Many cries of “reverse discrimination” grow out of this fallacy: “If historically it was wrong for institutions to consider characteristics such as race and gender to exclude marginalized groups from core community activities, it is just as wrong for these institutions to consider such characteristics in affirmative efforts to include these same marginalized groups in these activities.” Another aspect of the fallacy is the seemingly progressive “color-blind perspective” (or “color-blind formalism”). Under this perspective, decision makers—jurors, judges, employers, teachers, and so forth—must completely ignore race (as well as gender, sexual orientation, and any other markers of social marginality) when making social judgments of others. “Because historically race-consciousness has been used by bigots to oppress minorities,” say advocates of the color-blind perspective, “it is racist and unjust for current-day decision makers to be race-conscious when making social judgments about Blacks (or women or gays and lesbians). Consciously thinking about race will lead either to discrimination against Blacks or to reverse discrimination in their favor.” Formalism thus lumps situations together on the basis of some limited set of similarities and willfully ignores the very different interests, values, and social policies that distinguish them on a deeper level.
This book seeks to debunk such facile formalism. One vehicle for this debunking will be a comparison of the arguments made in defense of battered women who kill and those made in defense of minorities from “rotten social backgrounds” who kill. This comparison is especially needed in view of the O. J. Simpson trial and its rancorous aftermath. For, from the standpoint of popular reactions to the case, the trial seemed to pit the interests of one socially marginalized group, abused women, against those of another, Blacks. Trial watchers especially sensitive to injustices suffered by Blacks in the American justice system seemed more likely to endorse the acquittal, while those especially attuned to the plight of battered women seemed more likely to decry it.
____
(WORK REQUIRED) Copy out the entire excerpt on reverse discrimination and color-blind formalism word for word. The data that comes next has no connection to the text above.

(DATASET EXTRACT)
____
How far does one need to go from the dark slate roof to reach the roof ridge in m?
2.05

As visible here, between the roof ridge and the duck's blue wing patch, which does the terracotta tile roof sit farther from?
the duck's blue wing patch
____
(THE REPLY)
Many cries of “reverse discrimination” grow out of this fallacy: “If historically it was wrong for institutions to consider characteristics such as race and gender to exclude marginalized groups from core community activities, it is just as wrong for these institutions to consider such characteristics in affirmative efforts to include these same marginalized groups in these activities.” Another aspect of the fallacy is the seemingly progressive “color-blind perspective” (or “color-blind formalism”). Under this perspective, decision makers—jurors, judges, employers, teachers, and so forth—must completely ignore race (as well as gender, sexual orientation, and any other markers of social marginality) when making social judgments of others. “Because historically race-consciousness has been used by bigots to oppress minorities,” say advocates of the color-blind perspective, “it is racist and unjust for current-day decision makers to be race-conscious when making social judgments about Blacks (or women or gays and lesbians). Consciously thinking about race will lead either to discrimination against Blacks or to reverse discrimination in their favor.” Formalism thus lumps situations together on the basis of some limited set of similarities and willfully ignores the very different interests, values, and social policies that distinguish them on a deeper level.
This book seeks to debunk such facile formalism. One vehicle for this debunking will be a comparison of the arguments made in defense of battered women who kill and those made in defense of minorities from “rotten social backgrounds” who kill. This comparison is especially needed in view of the O. J. Simpson trial and its rancorous aftermath. For, from the standpoint of popular reactions to the case, the trial seemed to pit the interests of one socially marginalized group, abused women, against those of another, Blacks. Trial watchers especially sensitive to injustices suffered by Blacks in the American justice system seemed more likely to endorse the acquittal, while those especially attuned to the plight of battered women seemed more likely to decry it.